» Exercise
Among the entries below, find the lines with the word "frame" and copy them.

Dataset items
++++++++++

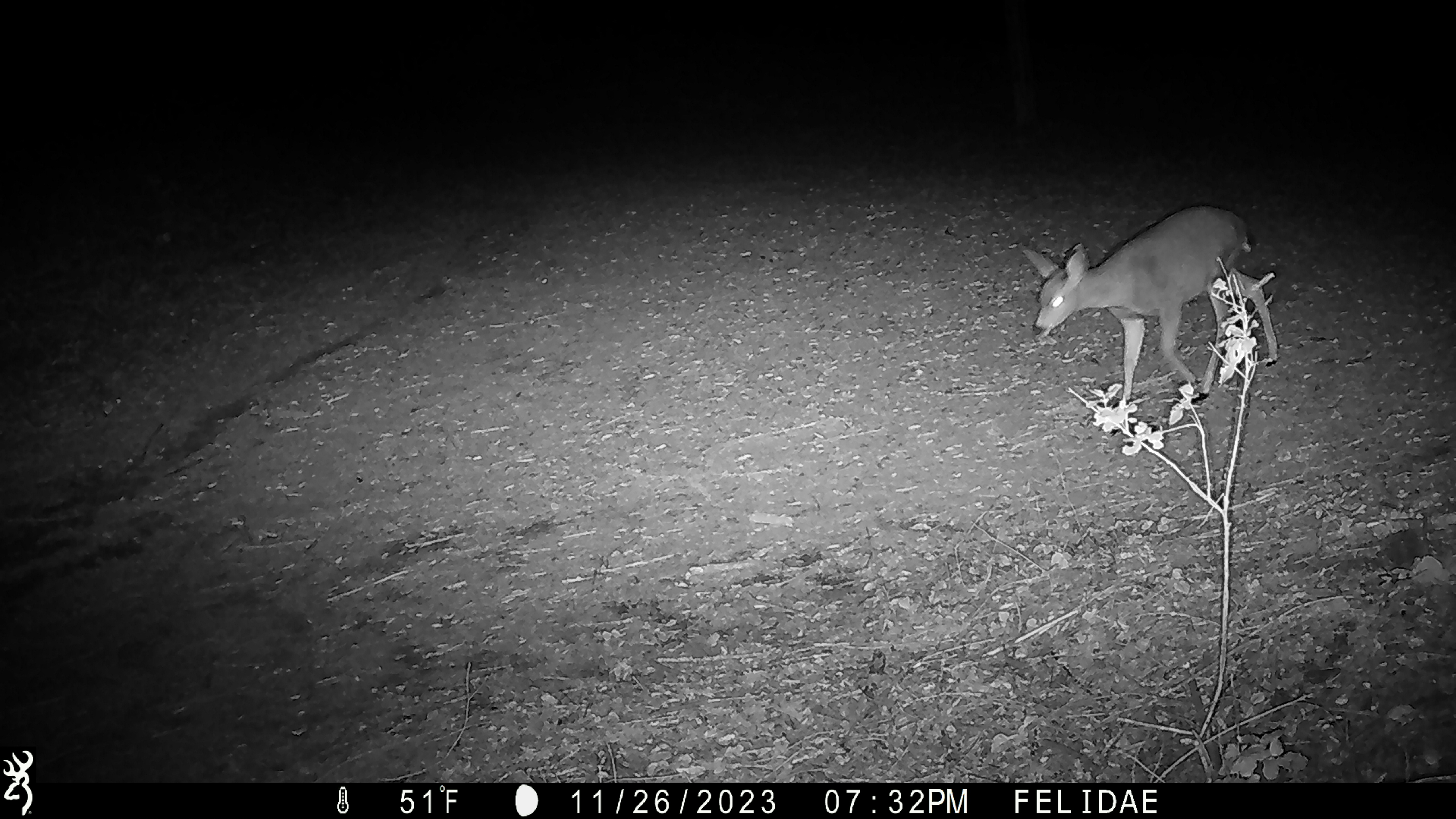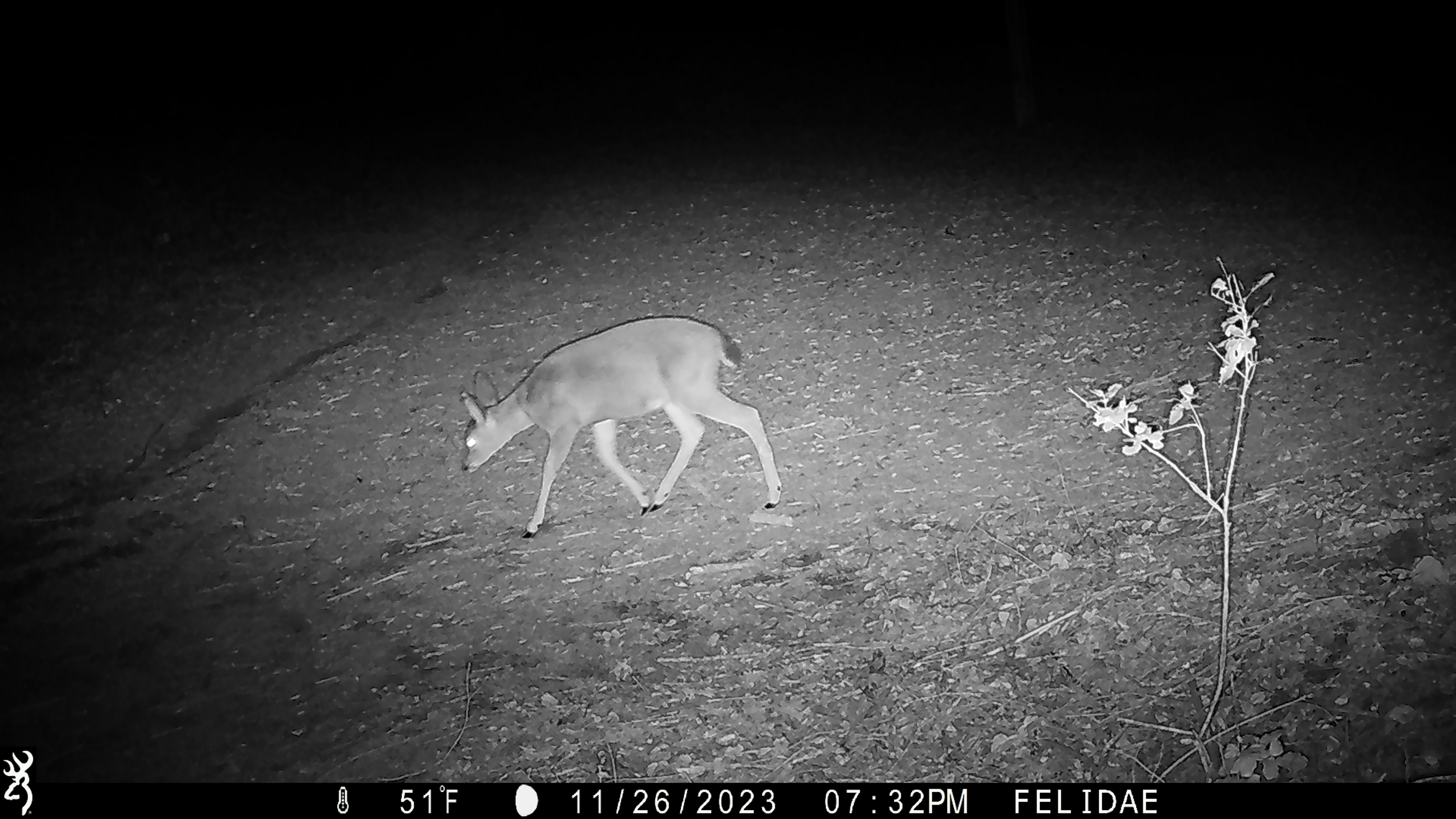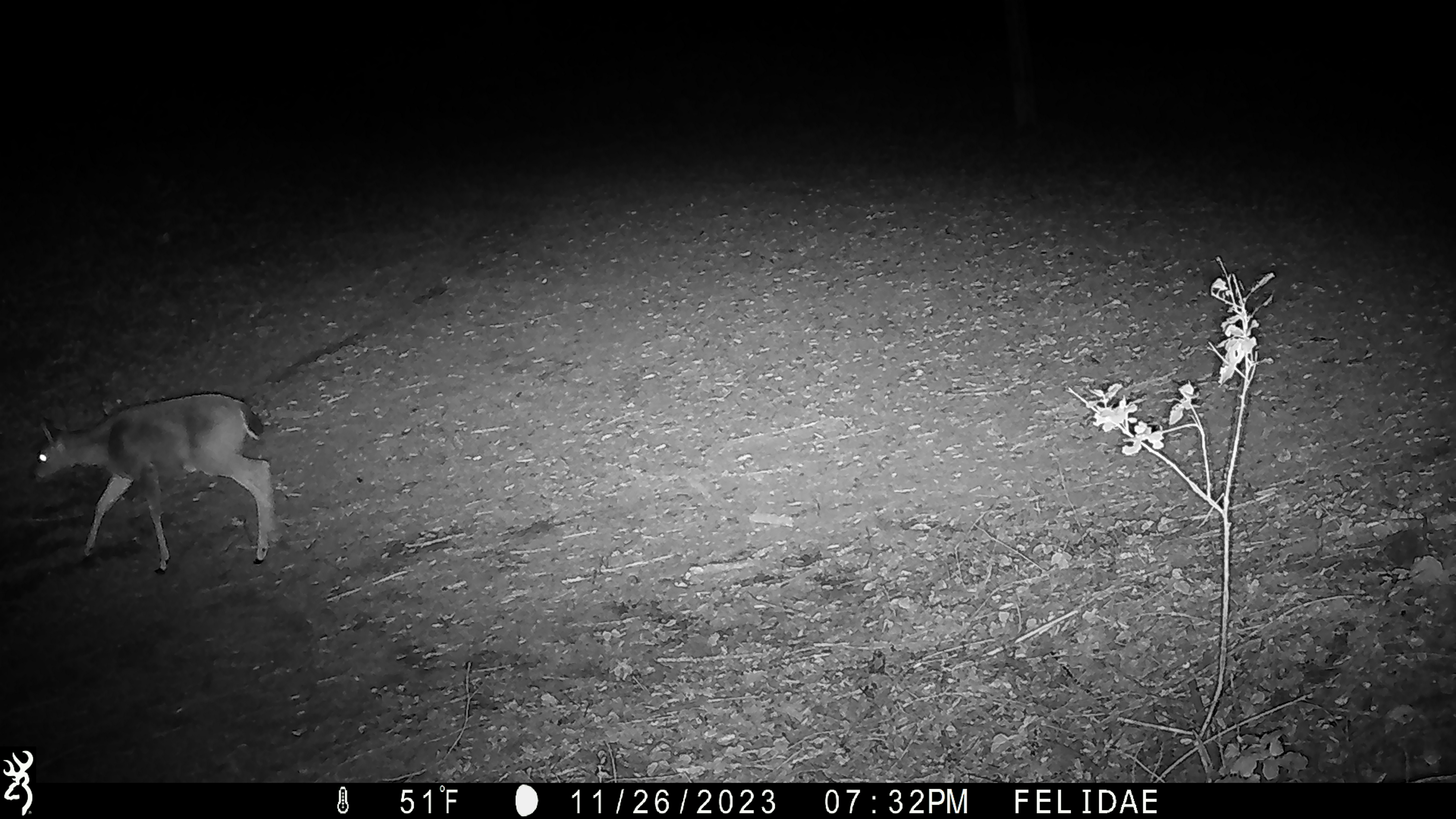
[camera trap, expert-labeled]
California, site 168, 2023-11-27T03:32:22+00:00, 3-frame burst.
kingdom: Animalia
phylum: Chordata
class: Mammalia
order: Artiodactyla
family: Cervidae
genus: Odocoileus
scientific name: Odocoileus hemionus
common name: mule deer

++++++++++

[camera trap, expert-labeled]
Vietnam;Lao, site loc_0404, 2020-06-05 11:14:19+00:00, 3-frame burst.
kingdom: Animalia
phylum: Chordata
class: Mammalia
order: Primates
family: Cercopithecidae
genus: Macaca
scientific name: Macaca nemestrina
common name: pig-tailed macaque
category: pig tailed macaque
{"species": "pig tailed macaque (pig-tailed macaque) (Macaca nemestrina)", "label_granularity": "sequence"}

++++++++++

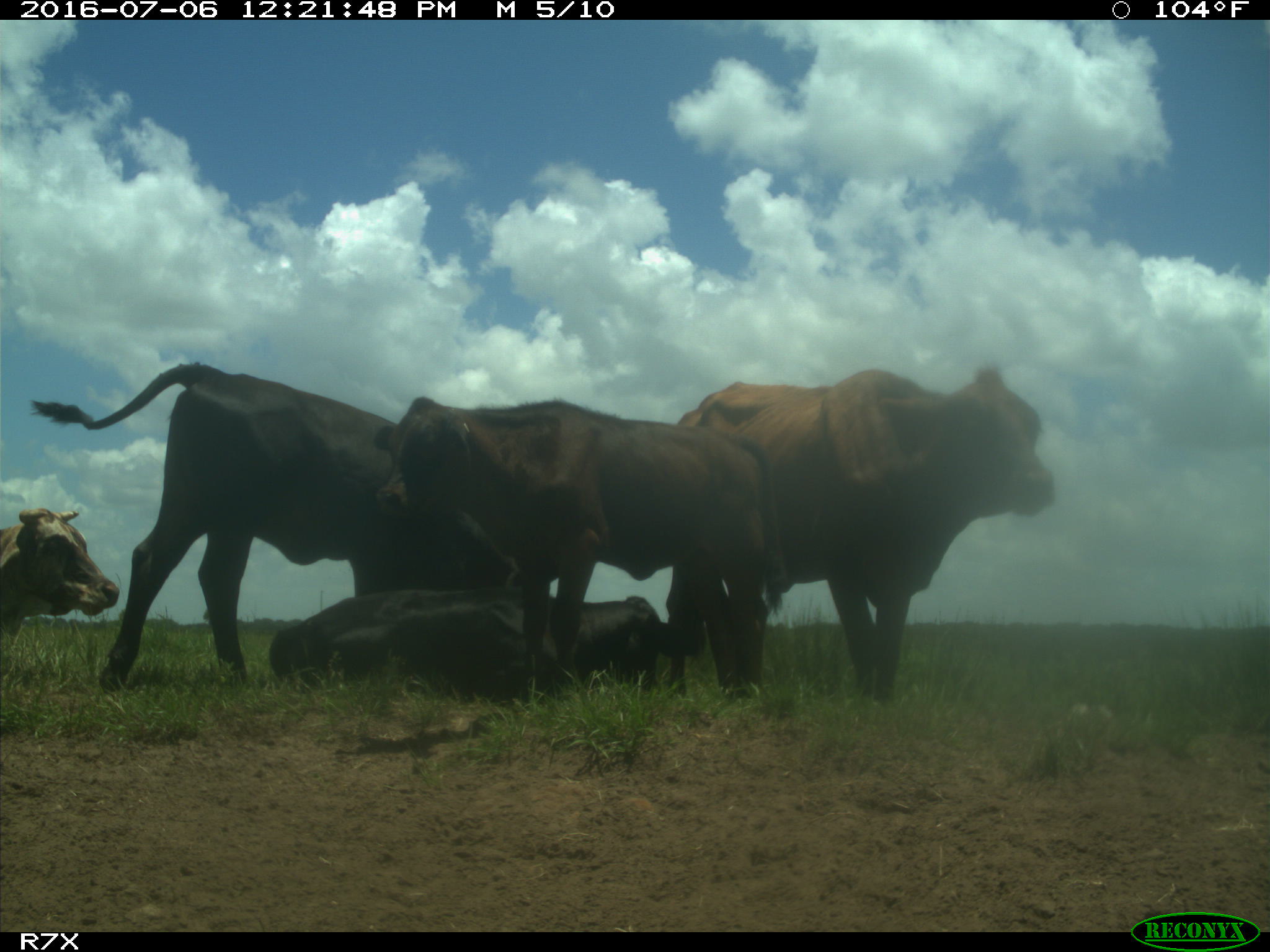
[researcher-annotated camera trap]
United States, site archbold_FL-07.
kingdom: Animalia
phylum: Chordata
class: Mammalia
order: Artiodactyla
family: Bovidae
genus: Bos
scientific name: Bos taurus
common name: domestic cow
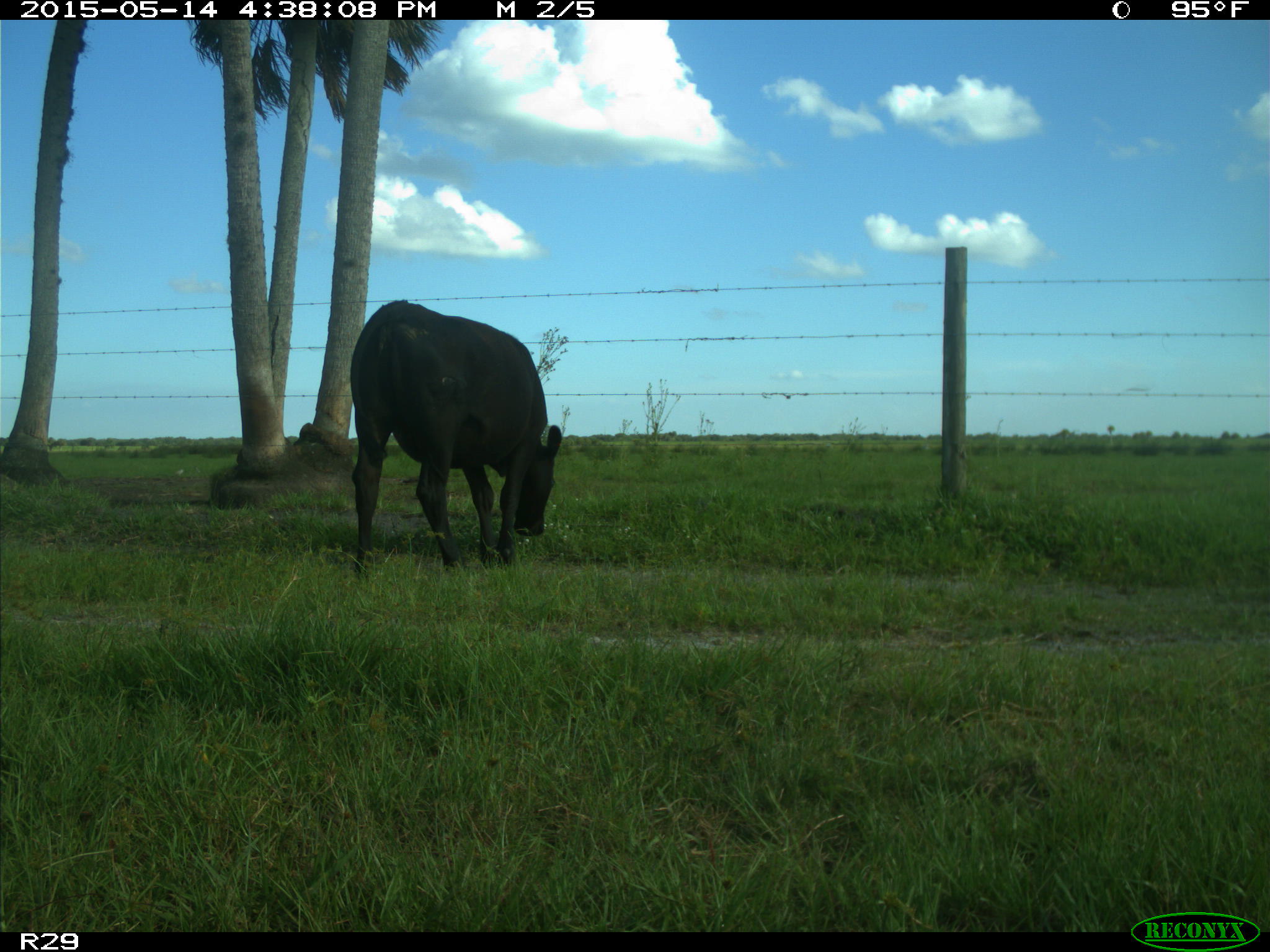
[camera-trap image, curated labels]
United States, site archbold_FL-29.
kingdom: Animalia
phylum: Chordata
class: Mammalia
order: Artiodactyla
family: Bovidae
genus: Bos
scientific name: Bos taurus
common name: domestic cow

++++++++++

» Response to this exercise
California, site 168, 2023-11-27T03:32:22+00:00, 3-frame burst.
Vietnam;Lao, site loc_0404, 2020-06-05 11:14:19+00:00, 3-frame burst.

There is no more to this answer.